Thursday, January 18, 2018

The Gulf Stream

The Gulf Steam is a warm water current about 60 miles wide and, in places, almost 4,000 feet deep. It originates in the Gulf of Mexico, and flows along the eastern seaboard of the United States and Canada before crossing the Atlantic Ocean. Its maximum speed is approximately 5 1/2 miles per hour.

The cobalt-blue Gulf Stream, which flows about 30 to 50 miles offshore, has a major influence on the climate of North Carolina. The warm current (about 60 degrees in the winter) creates milder winter temperatures, particularly along the Outer Banks. 80 degree water temperature in the summer draws tourists to the Banks for swimming, surfing, snorkeling, birding, and just relaxing on the beach. Gulf Stream fishing is a major industry from Oregon Inlet to Ocracoke Inlet.
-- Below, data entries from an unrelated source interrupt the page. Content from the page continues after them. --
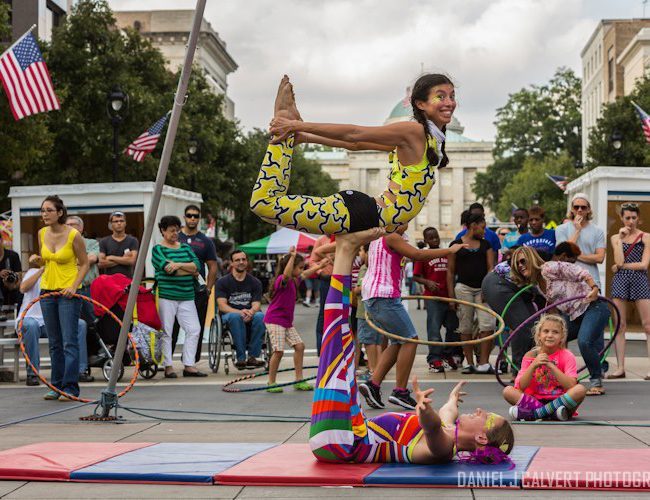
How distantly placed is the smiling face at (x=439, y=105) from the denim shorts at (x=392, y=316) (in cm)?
335

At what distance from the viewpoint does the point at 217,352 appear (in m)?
15.0

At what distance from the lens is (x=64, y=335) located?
11.4 metres

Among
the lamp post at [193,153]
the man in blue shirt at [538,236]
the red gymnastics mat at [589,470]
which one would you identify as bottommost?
the red gymnastics mat at [589,470]

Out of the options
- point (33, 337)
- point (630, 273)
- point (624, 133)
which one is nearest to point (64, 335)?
point (33, 337)

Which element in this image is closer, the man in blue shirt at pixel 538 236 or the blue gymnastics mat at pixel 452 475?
the blue gymnastics mat at pixel 452 475

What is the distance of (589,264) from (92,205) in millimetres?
9991

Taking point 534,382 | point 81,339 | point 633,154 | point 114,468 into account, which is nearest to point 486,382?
point 534,382

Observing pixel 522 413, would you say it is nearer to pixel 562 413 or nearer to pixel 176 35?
pixel 562 413

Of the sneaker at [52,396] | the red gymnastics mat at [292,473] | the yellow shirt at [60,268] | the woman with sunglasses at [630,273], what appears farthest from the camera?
the woman with sunglasses at [630,273]

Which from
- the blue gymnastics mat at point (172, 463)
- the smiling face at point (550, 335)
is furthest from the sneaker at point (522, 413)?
the blue gymnastics mat at point (172, 463)

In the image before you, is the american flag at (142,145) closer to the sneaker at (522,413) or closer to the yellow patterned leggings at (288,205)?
the sneaker at (522,413)

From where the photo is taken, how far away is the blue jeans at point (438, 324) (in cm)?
1422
The Gulf Stream is so important to the economy of North Carolina that it has created some minor controversies, as indicated by this 1938 editorial in The Beaufort News:

From The Beaufort News, Sept. 29, 1938

"Beyond Understanding

"The action of a Wilmington man in seeking to deride the Gulf Stream in an article in a well known state magazine two weeks ago is a little beyond our understanding. He claimed to quote official sources of information, yet a careful perusal of the article leads to the impression that the quotations were carefully selected for the purpose of being misleading.
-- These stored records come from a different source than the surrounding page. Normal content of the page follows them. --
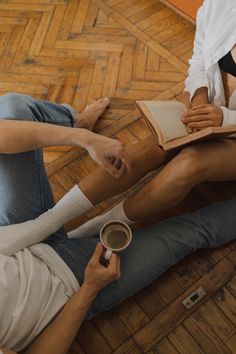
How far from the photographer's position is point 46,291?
0.74 m

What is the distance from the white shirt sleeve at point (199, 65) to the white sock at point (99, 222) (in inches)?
16.5

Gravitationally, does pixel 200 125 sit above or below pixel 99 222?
above

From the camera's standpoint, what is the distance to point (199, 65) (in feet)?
3.44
"The gentleman says the Gulf Stream is 100 miles off Southport. In the face of this claim the writer has a telegram from J. H. Hawley, acting director of the U.S. Coast and Geodetic Survey, who asserts that the approximately inner edge of the stream is 35 miles south east of Cape Fear. And the Wilmington man takes a dig at the Wilmington, Morehead City and Beaufort Chambers of Commerce and at the Southport Civic club for boasting a climate influenced by the Gulf Stream. Our answer to this is that if he does not like the climate along the coast he is perfectly welcome. In fact we will be glad to see him take himself further away from it. The Gulf Stream does not need ‘debunking’ from a man who know nothing about it. When the true facts about it and what it means to our coast are brought out it will be found to be worth vastly more than the average citizen now dreams of. Meanwhile, we are more than willing to accept the findings of the United States in preference to those of an illinformed individual."


  1. Anonymous8:09 AM

    Amazing! Philip, My first thought was that even 80 years ago there were argumentative, critical people that enjoy making their opinions known. I suppose in those days they depended on the Editorial page for their form of social media.

    I wonder if this "gentleman" from the past has relatives that respond on here at times?!?
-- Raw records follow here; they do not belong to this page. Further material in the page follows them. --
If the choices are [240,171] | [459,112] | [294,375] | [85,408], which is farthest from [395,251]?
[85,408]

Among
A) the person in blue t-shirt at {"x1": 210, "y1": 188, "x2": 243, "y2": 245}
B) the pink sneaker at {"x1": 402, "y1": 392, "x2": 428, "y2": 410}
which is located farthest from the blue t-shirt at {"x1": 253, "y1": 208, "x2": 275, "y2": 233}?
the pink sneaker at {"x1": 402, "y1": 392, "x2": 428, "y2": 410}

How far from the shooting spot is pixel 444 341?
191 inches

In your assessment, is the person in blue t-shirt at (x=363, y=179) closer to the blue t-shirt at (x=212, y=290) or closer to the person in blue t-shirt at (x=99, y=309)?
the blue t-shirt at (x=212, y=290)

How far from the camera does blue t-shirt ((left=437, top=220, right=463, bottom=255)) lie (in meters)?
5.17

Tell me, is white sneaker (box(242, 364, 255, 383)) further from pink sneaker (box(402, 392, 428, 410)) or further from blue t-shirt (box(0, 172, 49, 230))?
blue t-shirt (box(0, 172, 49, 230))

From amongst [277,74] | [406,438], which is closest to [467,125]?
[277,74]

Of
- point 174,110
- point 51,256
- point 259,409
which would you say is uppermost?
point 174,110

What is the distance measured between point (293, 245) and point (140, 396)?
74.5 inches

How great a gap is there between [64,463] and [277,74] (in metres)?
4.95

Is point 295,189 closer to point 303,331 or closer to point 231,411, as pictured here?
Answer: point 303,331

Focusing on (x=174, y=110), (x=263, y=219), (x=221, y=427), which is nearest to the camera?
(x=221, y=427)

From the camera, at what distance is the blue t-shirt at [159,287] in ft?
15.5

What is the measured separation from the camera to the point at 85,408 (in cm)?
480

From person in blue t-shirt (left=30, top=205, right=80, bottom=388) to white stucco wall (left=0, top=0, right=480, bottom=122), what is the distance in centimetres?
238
    Thank you for the always informative information. I hope you have a great day!

  2. Anonymous8:21 AM

    According to a Pulitzer prize winning journalist, an editorial should have The problem presented, state examples of the problem, Facts and figures even Quotes! Then propose a solution, state facts and figures and even Quotes! Review : The problem, why it is a problem, a solution and why the solution is viable. A Newspaper is a market place of ideas, if someone is willing to publicly proclaim their lack of knowledge of a subject and a newspaper is willing to publish the OPINION, as a newspaper they have the right to do so. I think someone, Thomas Paine went on record way back when--with something he called Common Sense.

  3. Debbie Leonard8:29 AM

    Haha...."In fact we will be glad to see him take himself further away from it." Funny!

  4. Anonymous9:03 AM

    According to an internet query, NOAA reports a discovery way back in 1969 was overshadowed by some guy named Neil Armstrong. The NOAA discovery of the Charleston Bump is facinating. Find out for yourself!